Task description
Set down every record below exactly as it stands, with the pictures omitted.
######
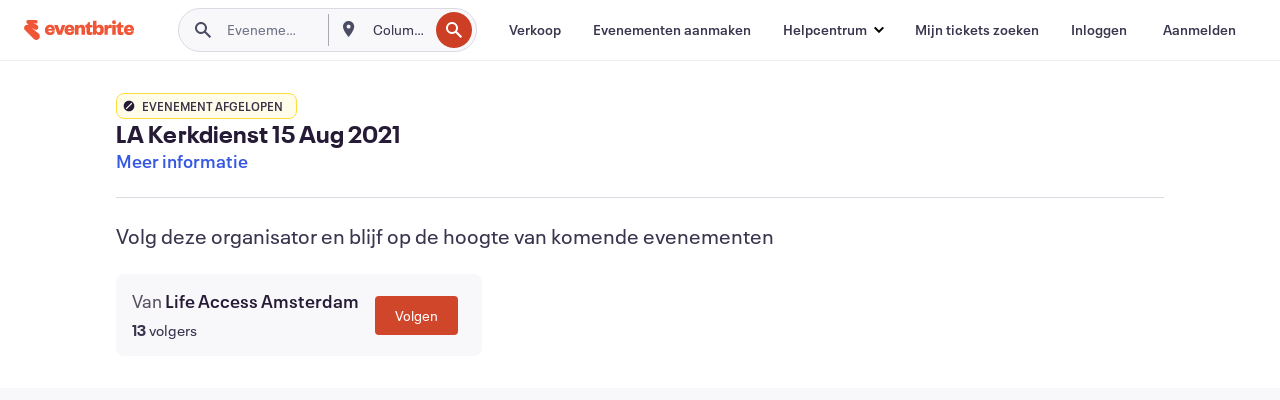

--- FILE ---
content_type: text/javascript; charset=utf-8
request_url: https://app.link/_r?sdk=web2.86.5&branch_key=key_live_epYrpbv3NngOvWj47OM81jmgCFkeYUlx&callback=branch_callback__0
body_size: 77
content:
/**/ typeof branch_callback__0 === 'function' && branch_callback__0("1543106118805108957");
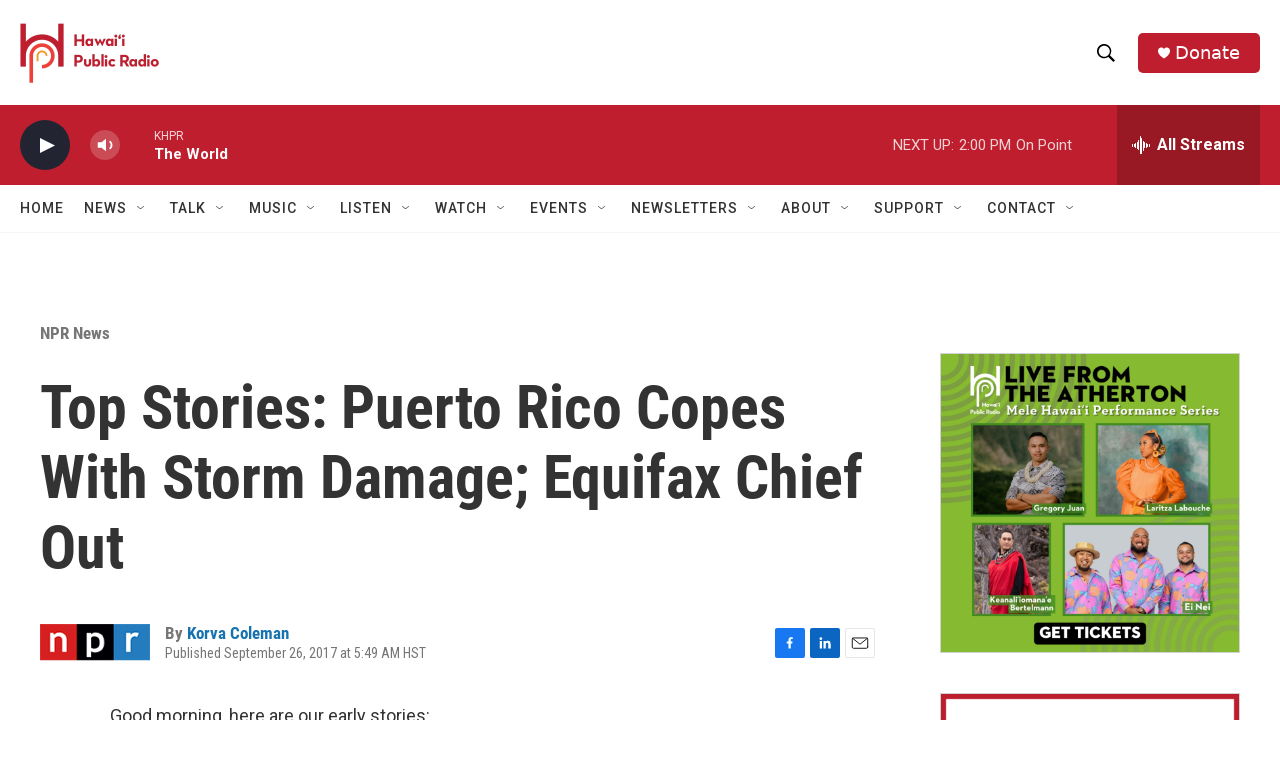

--- FILE ---
content_type: text/html; charset=utf-8
request_url: https://www.google.com/recaptcha/api2/aframe
body_size: 266
content:
<!DOCTYPE HTML><html><head><meta http-equiv="content-type" content="text/html; charset=UTF-8"></head><body><script nonce="waEixRis0F-nnoLWXv2jFA">/** Anti-fraud and anti-abuse applications only. See google.com/recaptcha */ try{var clients={'sodar':'https://pagead2.googlesyndication.com/pagead/sodar?'};window.addEventListener("message",function(a){try{if(a.source===window.parent){var b=JSON.parse(a.data);var c=clients[b['id']];if(c){var d=document.createElement('img');d.src=c+b['params']+'&rc='+(localStorage.getItem("rc::a")?sessionStorage.getItem("rc::b"):"");window.document.body.appendChild(d);sessionStorage.setItem("rc::e",parseInt(sessionStorage.getItem("rc::e")||0)+1);localStorage.setItem("rc::h",'1769126368305');}}}catch(b){}});window.parent.postMessage("_grecaptcha_ready", "*");}catch(b){}</script></body></html>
######
Expected output
--- FILE ---
content_type: text/javascript; charset=utf-8
request_url: https://app.link/_r?sdk=web2.86.5&branch_key=key_live_epYrpbv3NngOvWj47OM81jmgCFkeYUlx&callback=branch_callback__0
body_size: 77
content:
/**/ typeof branch_callback__0 === 'function' && branch_callback__0("1543106118805108957");

--- FILE ---
content_type: text/html; charset=utf-8
request_url: https://www.google.com/recaptcha/api2/aframe
body_size: 266
content:
<!DOCTYPE HTML><html><head><meta http-equiv="content-type" content="text/html; charset=UTF-8"></head><body><script nonce="waEixRis0F-nnoLWXv2jFA">/** Anti-fraud and anti-abuse applications only. See google.com/recaptcha */ try{var clients={'sodar':'https://pagead2.googlesyndication.com/pagead/sodar?'};window.addEventListener("message",function(a){try{if(a.source===window.parent){var b=JSON.parse(a.data);var c=clients[b['id']];if(c){var d=document.createElement('img');d.src=c+b['params']+'&rc='+(localStorage.getItem("rc::a")?sessionStorage.getItem("rc::b"):"");window.document.body.appendChild(d);sessionStorage.setItem("rc::e",parseInt(sessionStorage.getItem("rc::e")||0)+1);localStorage.setItem("rc::h",'1769126368305');}}}catch(b){}});window.parent.postMessage("_grecaptcha_ready", "*");}catch(b){}</script></body></html>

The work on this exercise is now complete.